> **Task goal**: Everything in the listing should be transcribed exactly, apart from the pictures.

> **Data for this exercise**:
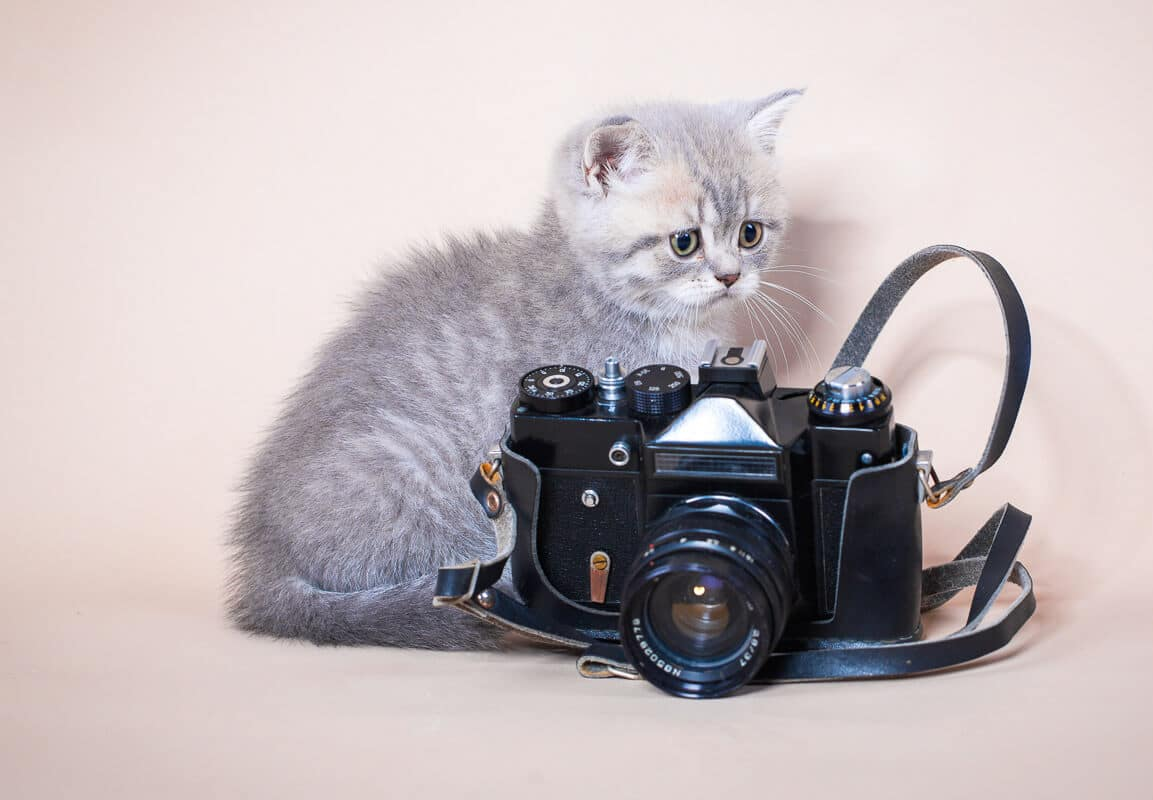 Cameras for Cat Collars - 4 Best Options to See Your Pet's Perspective
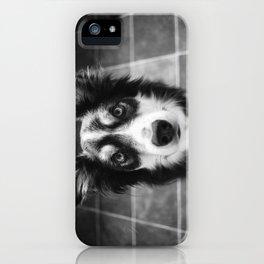 Tri-coloured border collie. iPhone Case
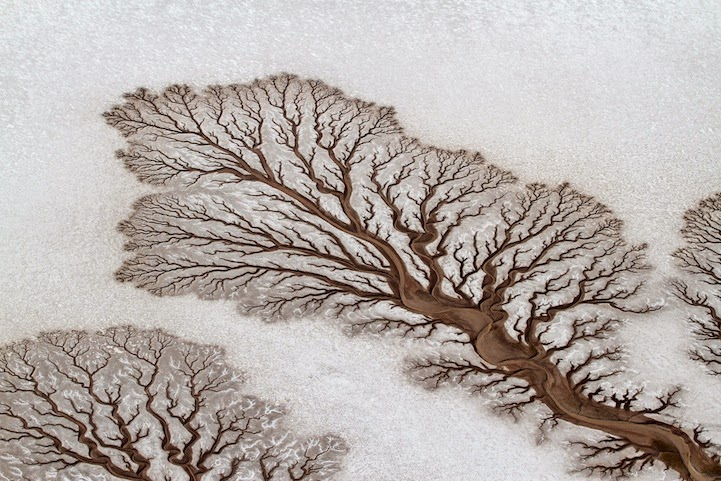 National-Geographic Nature Shots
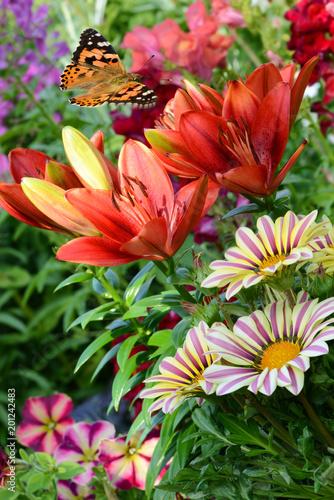 Fotobehang Koraal Blumen 937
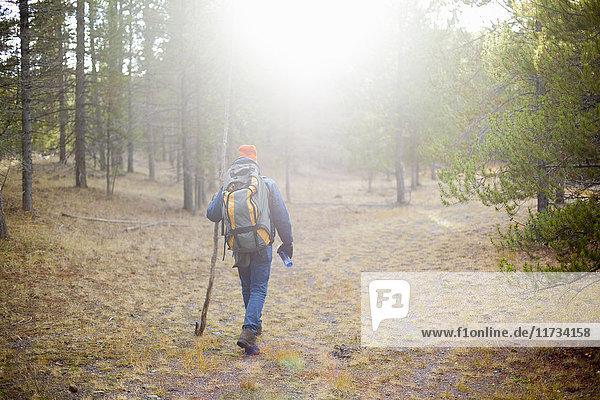 Hiker  Yellowstone National Park  Wyoming  USA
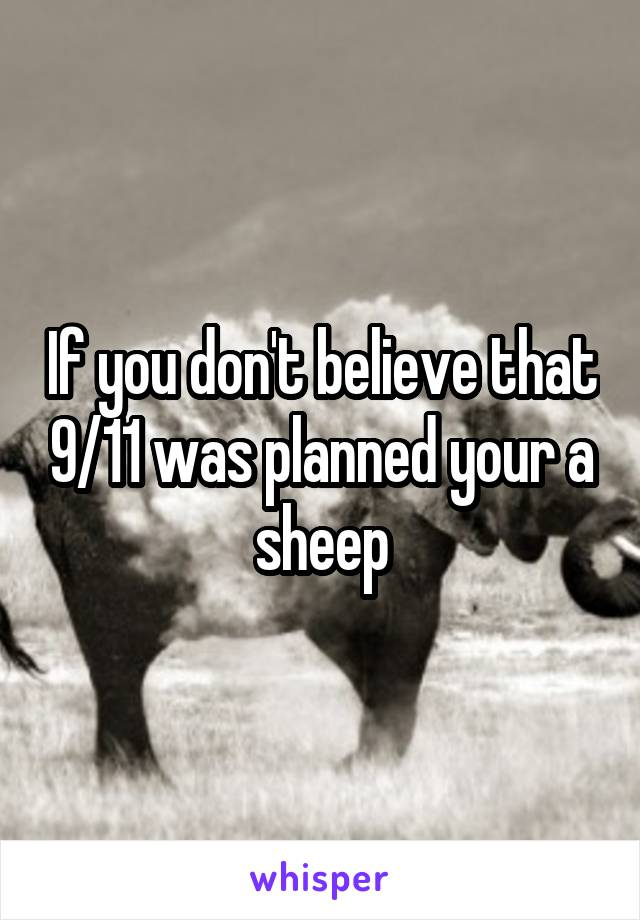 If you don't believe that 9/11 was planned your a sheep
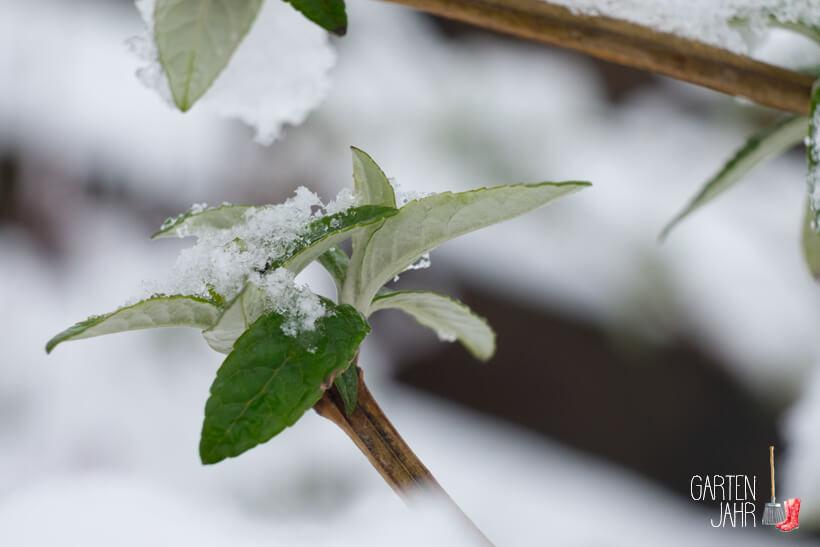 Schmetterlingsstrauch - Buddleja im Winter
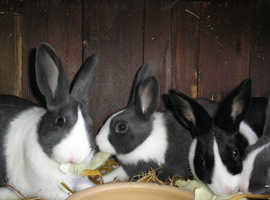 Dutch rabbits in blue and white
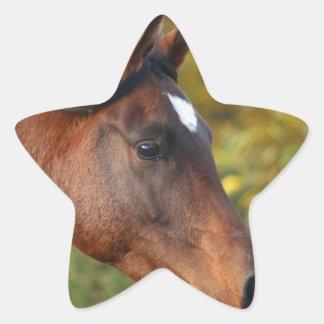 Horse Star Sticker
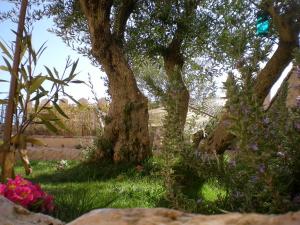 jardin 300x225 - jardin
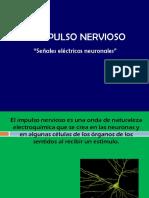 Impulso nervioso 3°B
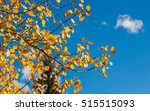 Detailed Tree Branches With...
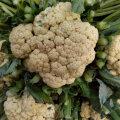 Pruunid täpid ei sega lillkapsa söömist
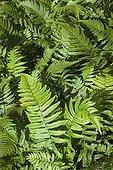 Shaggy Shield Fern 'Hortensis' in a garden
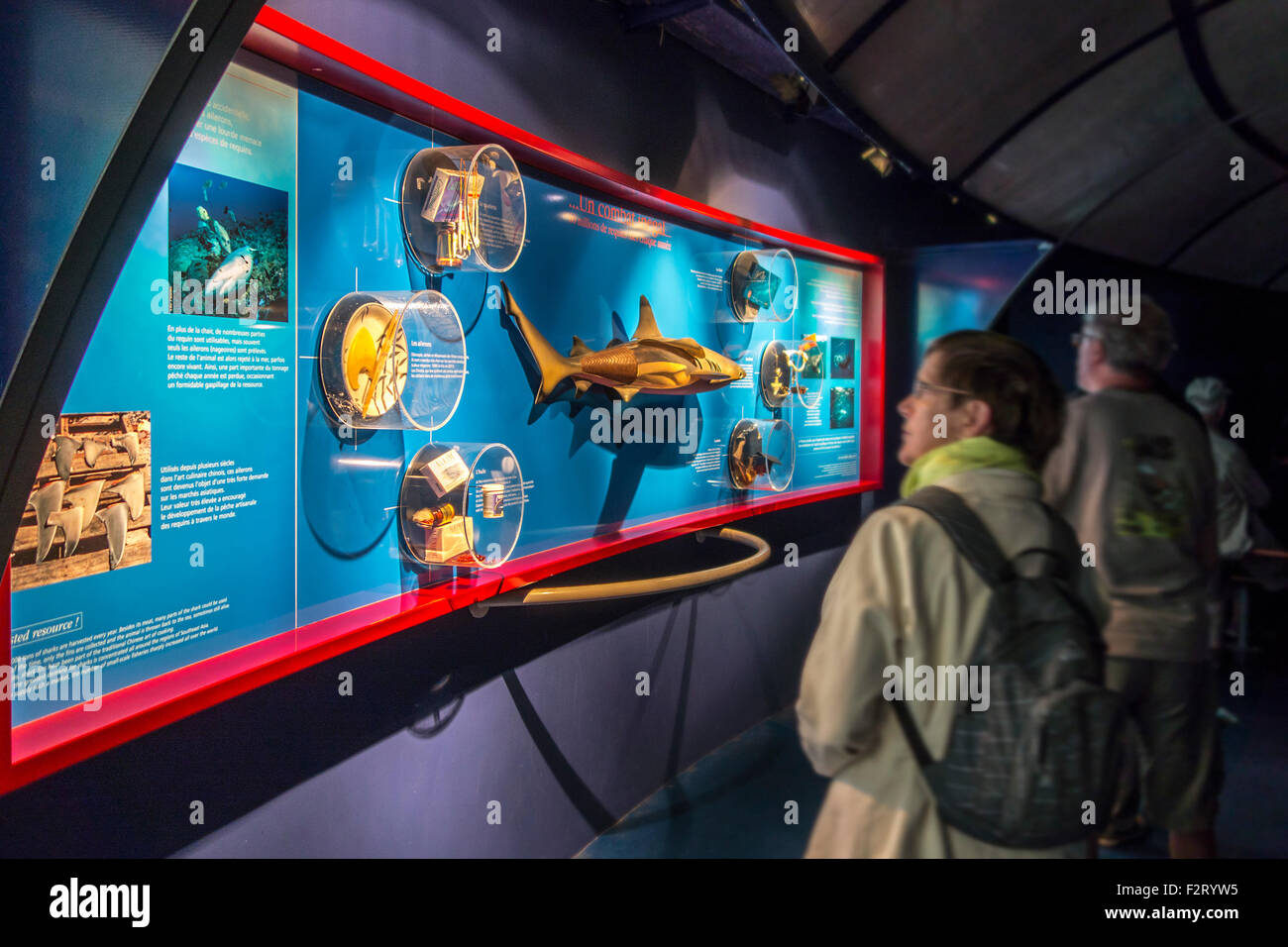Visitors looking at display about sharks at Oceanopolis - ocean discovery park - at Brest, Brittany, France - Stock Image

> **Your response**:
 Cameras for Cat Collars - 4 Best Options to See Your Pet's Perspective
 Tri-coloured border collie. iPhone Case
 National-Geographic Nature Shots
 Fotobehang Koraal Blumen 937
 Hiker  Yellowstone National Park  Wyoming  USA
 If you don't believe that 9/11 was planned your a sheep
 Schmetterlingsstrauch - Buddleja im Winter
 Dutch rabbits in blue and white
 Horse Star Sticker
 jardin 300x225 - jardin
 Impulso nervioso 3°B
 Detailed Tree Branches With...
 Pruunid täpid ei sega lillkapsa söömist
 Shaggy Shield Fern 'Hortensis' in a garden
Visitors looking at display about sharks at Oceanopolis - ocean discovery park - at Brest, Brittany, France - Stock Image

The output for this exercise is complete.